Эти очень разные, но главным образом неформальные отношения персонифицировались в фигурах «региональных баронов» – губернаторов 1990-х годов. Тех самых, которые «перегибы и произвол на местах». Тех самых вполне самовластных владык. Но при всем их могуществе в легальной и легитимной сфере они были только чиновниками, правда, всенародно избранными, то есть по уровню легитимности равными, скажем, президенту страны. Практически, будучи «императорами в своем королевстве», эти «императоры» оказались так и не способными создать легальный легитимизирующий дискурс. Достаточно тонкие и по-своему изящные попытки создать такой язык[1] отторгались региональным сообществом как «чужие».

Предельно разные регионы, да и не только регионы России, обладали одним общим языком, идущим из центра. Разная реальность втискивалась в этот язык – и научный, и публичный, – воспринималась только через него. Иных форм презентации просто не оказывалось. Единый язык, существуя по законам семиотически упорядоченной совокупности текстов, создавал плотную стену смыслов, заслоняющих реальность и от взгляда исследователя, и даже от взгляда жителя. Реальность за пределами единого языка оказывалась непоименованной, а значит, неисследуемой и нефиксируемой.

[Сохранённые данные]
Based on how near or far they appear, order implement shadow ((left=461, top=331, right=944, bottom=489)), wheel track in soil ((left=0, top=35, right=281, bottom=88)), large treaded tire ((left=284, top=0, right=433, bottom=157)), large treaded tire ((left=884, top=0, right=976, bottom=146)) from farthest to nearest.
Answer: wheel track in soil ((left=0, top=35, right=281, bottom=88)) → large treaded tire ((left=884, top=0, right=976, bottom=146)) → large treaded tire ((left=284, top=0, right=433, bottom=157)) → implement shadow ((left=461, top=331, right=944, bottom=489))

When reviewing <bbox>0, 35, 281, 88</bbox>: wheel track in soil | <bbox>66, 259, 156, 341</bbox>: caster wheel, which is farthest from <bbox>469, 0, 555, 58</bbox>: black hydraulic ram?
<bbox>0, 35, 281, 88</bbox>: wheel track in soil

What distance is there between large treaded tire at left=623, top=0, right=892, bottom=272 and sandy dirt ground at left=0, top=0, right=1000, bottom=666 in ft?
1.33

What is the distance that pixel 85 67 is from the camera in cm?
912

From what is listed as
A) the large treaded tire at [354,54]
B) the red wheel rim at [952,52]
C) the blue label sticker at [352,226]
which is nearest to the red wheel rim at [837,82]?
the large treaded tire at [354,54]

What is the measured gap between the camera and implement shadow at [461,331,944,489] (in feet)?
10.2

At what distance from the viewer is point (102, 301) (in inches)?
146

**Задание:**
Выпишите по порядку все выражения, которые во фрагменте о губернаторах 1990-х годов заключены в кавычки «елочки».

**Решение задания:**
«региональных баронов»
«перегибы и произвол на местах»
«императорами в своем королевстве»
«императоры»
«чужие»